Le corps se détend peu à peu, l’obscurité absorbe l’esprit, mais l’acouphène pulsatile demeure. Résonne dans les écouteurs. C’est le cœur qui bat sourdement, sous l’oreille droite, martelant son inlassable rythme vital, attirant la conscience vers l’étincelle initiale.

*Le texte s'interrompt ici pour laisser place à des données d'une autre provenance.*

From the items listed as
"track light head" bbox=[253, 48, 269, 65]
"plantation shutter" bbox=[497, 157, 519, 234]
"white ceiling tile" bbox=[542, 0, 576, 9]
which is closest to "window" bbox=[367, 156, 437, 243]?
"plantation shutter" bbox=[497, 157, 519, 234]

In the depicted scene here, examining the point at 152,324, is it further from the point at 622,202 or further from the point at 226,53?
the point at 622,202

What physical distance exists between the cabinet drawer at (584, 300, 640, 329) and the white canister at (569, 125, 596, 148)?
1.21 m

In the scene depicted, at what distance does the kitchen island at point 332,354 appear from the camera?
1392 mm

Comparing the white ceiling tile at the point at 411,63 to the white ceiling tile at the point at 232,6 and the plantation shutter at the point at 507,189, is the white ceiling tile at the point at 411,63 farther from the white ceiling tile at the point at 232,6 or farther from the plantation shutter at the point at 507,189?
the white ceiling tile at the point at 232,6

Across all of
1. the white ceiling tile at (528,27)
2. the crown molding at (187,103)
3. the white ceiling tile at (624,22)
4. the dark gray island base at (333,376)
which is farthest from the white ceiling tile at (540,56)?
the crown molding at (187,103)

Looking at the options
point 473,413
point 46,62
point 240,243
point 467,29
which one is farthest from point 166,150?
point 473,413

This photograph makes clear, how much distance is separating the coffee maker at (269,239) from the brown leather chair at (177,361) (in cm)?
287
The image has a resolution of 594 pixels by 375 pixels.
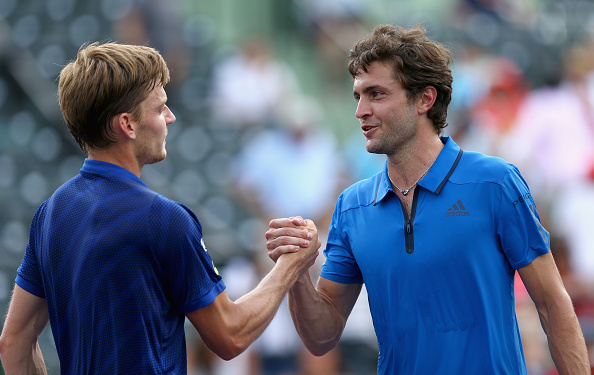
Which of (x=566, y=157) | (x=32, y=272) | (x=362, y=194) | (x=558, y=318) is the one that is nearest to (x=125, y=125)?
(x=32, y=272)

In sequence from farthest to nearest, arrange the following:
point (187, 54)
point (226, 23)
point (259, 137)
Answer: point (226, 23) → point (187, 54) → point (259, 137)

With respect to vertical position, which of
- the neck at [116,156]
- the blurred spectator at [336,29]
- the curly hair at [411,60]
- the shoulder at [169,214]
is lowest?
the shoulder at [169,214]

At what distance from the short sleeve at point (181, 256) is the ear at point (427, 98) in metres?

Je me dissous en fœtus, enveloppée dans ma douillette comme dans une eau amniotique. Je veux sortir du ventre. Je force mon souffle pour qu’il déborde de la frontière de la peau. Mais je reste coincée à l’intérieur. Lovée dans la noirceur du silence tiède, j’attends. Je me dérobe à la panique.
Des lumières fugaces surgissent. Des rushs d’images clignotent. Projetés sous la paupière, en dégradés de verts et de jaunes. D’où émanent ces fragments de réel ? Sont-ils issus de la mémoire de la mère porteuse ? De la femme qui arrive des bois ?
L’embryon presqu’assoupi flaire le souvenir de l’humus d’automne : des traces parfumées de feuilles et de souches en décomposition. Et l’odeur des champignons. La fertilité cyclique de la terre vient inscrire une promesse dans les pas du rêve. Des sons murmurent des échos : les bottes qui impriment un bruit feutré sur le sol à chaque pas. Et de brèves notes aigües pépiant une joie de branche en branche.
La conscience flottante s’imbibe de souvenirs plus anciens, déposés depuis longtemps dans la mémoire de la mère marcheuse. Un poème de Baudelaire fait irruption et entraîne avec lui l’esprit du fœtus qui croise de vivants piliers, traversant une forêt de symboles.
L’âme, naissante ou vieillissante, se sent dans son berceau, en circulant parmi les troncs majestueux de la forêt ancestrale. Lieu porteur d’annales millénaires, de lunes incomptables, d’inlassables transformations sous l’action continue de la vie. L’âme, ici, touche à sa part d’éternité.